*What is being asked*.
Copy the rows from the very first one through the line containing "5.00 metres", substituting "timber step" for "wooden step" and leaving everything else as it is.

*Records for the task*.

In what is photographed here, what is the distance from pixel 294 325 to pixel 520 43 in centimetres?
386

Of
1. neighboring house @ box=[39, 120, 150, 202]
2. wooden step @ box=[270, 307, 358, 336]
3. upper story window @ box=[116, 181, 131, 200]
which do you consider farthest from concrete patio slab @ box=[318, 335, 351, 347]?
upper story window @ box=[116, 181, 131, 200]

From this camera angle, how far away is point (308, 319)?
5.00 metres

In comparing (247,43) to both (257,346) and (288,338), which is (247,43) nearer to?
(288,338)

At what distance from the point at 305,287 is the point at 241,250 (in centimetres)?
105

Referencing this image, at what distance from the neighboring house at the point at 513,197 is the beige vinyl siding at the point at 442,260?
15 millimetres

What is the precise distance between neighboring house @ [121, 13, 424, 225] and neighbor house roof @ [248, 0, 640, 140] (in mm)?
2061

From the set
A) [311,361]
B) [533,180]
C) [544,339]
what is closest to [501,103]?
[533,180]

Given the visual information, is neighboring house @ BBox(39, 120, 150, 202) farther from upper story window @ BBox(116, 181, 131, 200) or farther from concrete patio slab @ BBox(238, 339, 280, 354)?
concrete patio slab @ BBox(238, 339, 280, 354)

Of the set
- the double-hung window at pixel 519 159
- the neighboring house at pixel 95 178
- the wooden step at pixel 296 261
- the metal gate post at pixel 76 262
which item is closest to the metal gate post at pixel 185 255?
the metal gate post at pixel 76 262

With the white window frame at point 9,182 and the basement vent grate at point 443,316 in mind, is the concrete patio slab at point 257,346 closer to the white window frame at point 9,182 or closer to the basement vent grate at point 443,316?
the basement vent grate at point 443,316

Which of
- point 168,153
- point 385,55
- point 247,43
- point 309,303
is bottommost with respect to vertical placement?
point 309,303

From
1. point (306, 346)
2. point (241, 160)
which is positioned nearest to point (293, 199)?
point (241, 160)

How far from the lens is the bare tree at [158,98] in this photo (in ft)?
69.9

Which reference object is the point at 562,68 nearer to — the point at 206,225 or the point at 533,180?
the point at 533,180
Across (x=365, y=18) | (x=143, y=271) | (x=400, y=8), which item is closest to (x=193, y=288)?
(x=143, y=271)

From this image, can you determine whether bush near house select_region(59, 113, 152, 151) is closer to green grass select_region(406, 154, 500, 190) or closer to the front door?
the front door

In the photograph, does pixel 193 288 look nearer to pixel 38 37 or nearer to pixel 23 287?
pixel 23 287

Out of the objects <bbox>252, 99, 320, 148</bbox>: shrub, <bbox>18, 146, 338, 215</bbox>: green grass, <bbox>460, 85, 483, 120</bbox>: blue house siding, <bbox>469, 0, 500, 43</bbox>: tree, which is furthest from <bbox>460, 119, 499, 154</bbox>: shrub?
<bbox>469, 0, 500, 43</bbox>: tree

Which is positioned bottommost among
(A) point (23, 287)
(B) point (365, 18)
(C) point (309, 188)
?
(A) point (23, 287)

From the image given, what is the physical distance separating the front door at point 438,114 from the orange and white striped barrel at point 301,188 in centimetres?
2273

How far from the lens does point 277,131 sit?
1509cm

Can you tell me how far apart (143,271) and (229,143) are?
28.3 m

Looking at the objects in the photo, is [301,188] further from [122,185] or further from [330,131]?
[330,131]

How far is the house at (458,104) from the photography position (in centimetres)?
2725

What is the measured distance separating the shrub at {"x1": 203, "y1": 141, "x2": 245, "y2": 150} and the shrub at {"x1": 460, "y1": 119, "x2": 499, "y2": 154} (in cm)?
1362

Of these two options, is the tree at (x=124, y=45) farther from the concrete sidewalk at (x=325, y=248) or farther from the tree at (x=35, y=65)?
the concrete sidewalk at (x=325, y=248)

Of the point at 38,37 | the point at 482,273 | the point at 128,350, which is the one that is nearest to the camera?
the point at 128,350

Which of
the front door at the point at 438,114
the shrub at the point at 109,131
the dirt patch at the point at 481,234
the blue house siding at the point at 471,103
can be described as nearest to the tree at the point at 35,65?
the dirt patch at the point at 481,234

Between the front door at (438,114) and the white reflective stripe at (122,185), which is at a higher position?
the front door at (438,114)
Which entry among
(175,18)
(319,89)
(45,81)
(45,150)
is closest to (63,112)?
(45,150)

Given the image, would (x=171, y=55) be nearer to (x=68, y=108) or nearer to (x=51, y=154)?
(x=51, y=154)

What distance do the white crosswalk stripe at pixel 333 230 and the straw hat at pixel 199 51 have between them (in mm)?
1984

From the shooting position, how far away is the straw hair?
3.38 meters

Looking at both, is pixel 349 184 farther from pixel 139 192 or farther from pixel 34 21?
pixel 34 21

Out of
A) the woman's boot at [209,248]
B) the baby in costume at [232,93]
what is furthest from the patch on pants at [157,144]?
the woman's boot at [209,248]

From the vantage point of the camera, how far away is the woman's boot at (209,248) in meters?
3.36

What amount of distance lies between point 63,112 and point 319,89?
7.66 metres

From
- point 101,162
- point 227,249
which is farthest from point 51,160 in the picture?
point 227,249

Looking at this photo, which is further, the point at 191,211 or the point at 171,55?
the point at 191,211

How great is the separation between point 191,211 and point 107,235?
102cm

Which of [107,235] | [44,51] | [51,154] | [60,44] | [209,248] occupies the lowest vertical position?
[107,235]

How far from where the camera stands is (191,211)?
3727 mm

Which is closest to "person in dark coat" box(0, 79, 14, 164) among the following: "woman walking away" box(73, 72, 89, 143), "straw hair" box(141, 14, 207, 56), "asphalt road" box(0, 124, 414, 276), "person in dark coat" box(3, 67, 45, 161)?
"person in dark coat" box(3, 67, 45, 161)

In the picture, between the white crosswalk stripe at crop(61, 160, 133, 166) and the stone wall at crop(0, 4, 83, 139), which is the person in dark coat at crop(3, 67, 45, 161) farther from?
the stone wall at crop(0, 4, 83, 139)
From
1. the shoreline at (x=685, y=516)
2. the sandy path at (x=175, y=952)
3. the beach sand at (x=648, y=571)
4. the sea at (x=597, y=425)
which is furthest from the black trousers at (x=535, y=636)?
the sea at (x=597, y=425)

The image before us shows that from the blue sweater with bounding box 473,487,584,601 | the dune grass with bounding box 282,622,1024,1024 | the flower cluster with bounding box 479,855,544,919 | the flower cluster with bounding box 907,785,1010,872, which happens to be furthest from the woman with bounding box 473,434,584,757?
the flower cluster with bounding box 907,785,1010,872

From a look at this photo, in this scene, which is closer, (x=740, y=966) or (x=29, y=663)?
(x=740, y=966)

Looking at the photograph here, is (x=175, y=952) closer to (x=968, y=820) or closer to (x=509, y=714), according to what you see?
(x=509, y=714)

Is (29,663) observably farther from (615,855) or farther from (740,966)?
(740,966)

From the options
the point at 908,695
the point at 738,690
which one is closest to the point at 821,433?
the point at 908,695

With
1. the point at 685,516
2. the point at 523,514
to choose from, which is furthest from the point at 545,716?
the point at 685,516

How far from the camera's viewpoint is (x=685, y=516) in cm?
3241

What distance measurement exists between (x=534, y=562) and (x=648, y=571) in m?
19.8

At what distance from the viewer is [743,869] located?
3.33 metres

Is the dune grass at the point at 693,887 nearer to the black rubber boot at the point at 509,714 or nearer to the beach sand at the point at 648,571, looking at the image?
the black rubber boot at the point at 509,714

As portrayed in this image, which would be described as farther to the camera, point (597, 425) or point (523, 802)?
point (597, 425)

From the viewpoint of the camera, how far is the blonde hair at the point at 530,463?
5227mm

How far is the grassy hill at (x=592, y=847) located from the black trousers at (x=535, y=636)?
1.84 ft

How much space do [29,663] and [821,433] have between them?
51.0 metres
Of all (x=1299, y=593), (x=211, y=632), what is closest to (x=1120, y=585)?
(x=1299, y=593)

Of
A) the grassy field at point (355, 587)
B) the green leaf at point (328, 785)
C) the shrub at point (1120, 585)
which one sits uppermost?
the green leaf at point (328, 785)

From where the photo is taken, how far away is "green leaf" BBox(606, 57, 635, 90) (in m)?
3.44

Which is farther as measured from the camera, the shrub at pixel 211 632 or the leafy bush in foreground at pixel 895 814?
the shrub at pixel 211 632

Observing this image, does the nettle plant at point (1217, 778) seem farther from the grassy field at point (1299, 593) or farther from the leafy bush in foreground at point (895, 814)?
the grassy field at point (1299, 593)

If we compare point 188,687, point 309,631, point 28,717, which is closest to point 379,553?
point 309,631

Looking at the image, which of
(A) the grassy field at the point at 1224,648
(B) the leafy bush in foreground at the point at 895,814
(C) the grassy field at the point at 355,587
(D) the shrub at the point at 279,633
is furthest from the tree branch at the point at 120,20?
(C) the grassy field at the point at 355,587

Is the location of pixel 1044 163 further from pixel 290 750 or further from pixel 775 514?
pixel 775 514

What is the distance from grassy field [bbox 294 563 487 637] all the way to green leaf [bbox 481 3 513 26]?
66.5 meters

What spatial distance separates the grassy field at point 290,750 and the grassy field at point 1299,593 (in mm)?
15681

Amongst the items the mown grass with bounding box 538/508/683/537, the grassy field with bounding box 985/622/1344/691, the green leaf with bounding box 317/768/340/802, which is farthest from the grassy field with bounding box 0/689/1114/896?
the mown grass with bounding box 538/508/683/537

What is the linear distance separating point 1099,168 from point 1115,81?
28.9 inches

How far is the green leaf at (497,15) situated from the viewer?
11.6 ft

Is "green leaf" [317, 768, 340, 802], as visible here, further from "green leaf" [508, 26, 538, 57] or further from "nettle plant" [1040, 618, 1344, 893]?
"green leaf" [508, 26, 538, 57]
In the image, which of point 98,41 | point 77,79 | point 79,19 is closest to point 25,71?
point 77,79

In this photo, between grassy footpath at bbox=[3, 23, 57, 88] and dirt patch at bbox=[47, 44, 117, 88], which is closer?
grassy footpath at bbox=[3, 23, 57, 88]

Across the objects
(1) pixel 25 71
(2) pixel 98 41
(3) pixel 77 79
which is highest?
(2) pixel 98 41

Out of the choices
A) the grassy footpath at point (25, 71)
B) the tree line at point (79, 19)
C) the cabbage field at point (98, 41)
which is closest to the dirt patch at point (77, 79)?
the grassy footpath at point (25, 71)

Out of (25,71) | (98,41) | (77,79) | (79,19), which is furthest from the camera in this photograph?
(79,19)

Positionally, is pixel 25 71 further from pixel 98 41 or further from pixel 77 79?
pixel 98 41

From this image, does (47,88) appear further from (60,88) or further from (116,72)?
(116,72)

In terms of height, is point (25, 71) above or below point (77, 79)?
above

*Exercise answer*.
In what is photographed here, what is the distance from pixel 294 325 to pixel 520 43 in centimetres?
386

Of
1. neighboring house @ box=[39, 120, 150, 202]
2. timber step @ box=[270, 307, 358, 336]
3. upper story window @ box=[116, 181, 131, 200]
which do you consider farthest from concrete patio slab @ box=[318, 335, 351, 347]?
upper story window @ box=[116, 181, 131, 200]

From this camera angle, how far away is point (308, 319)?
5.00 metres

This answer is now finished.